On the other hand, given that my book contained a new theory of weight control that made about 100 times more sense than the usual ideas and led to counter-intuitive new ways to lose weight that actually worked and that obesity is often considered the world’s #1 health problem — yeah, it is “almost unknown” compared to what one might have expected.

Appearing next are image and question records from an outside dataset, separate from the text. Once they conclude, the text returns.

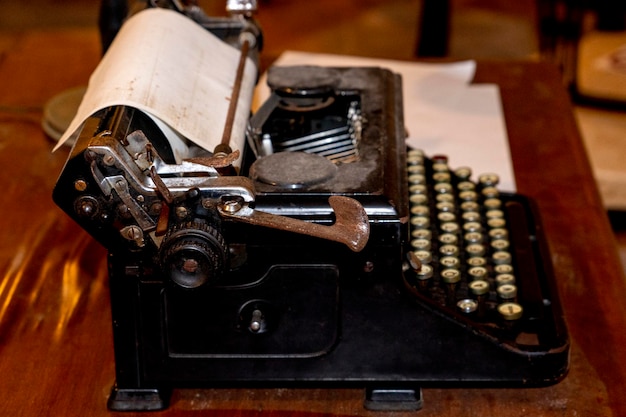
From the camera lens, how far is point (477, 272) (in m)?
1.77

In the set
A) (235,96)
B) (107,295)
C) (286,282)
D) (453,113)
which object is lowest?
(453,113)

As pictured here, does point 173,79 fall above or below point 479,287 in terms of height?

I was wondering if you had any insight as to why it did not go viral, if nothing more from word of mouth from success stories sharing with everyone who will listen to their excitement. It seems all but impossible to me that something this simple, and universally successful which can benefit the masses has managed to not go mainstream in all these years. I am utterly baffled, and assumed there must be a big downside, but all my searching online has revealed nothing but the success stories and initial feedback, mostly from 2006 and 2007, and little since. I am just overwhelmed with curiously as to how this did not become the norm for everyone.

When my agent circulated the proposal for the book, one editor regretfully declined to bid on it because she said the book was “15 years ahead of its time.” Perhaps she was just being nice, but when people tried the diet, and it worked, they wouldn’t tell other people because the diet sounded crazy. Which means it really was far ahead of its time. Good Morning America filmed me for a short Freakonomics-related segment and they played it for laughs: crazy professor.

So that’s my explanation for why it has spread more slowly than one might have expected: fear of ridicule.

Shangri-La Diet Uptick

During the last half of 2010, I noticed today, hits at the Shangri-La Diet forums steadily increased. The number of hits went from about 300,000 in July to about 500,000 in December.

Before that the number of hits had steadily declined from a high of about 900,000 in August 2009. The number of hits had tended to be higher in the summer so the recent increase is counter-seasonal.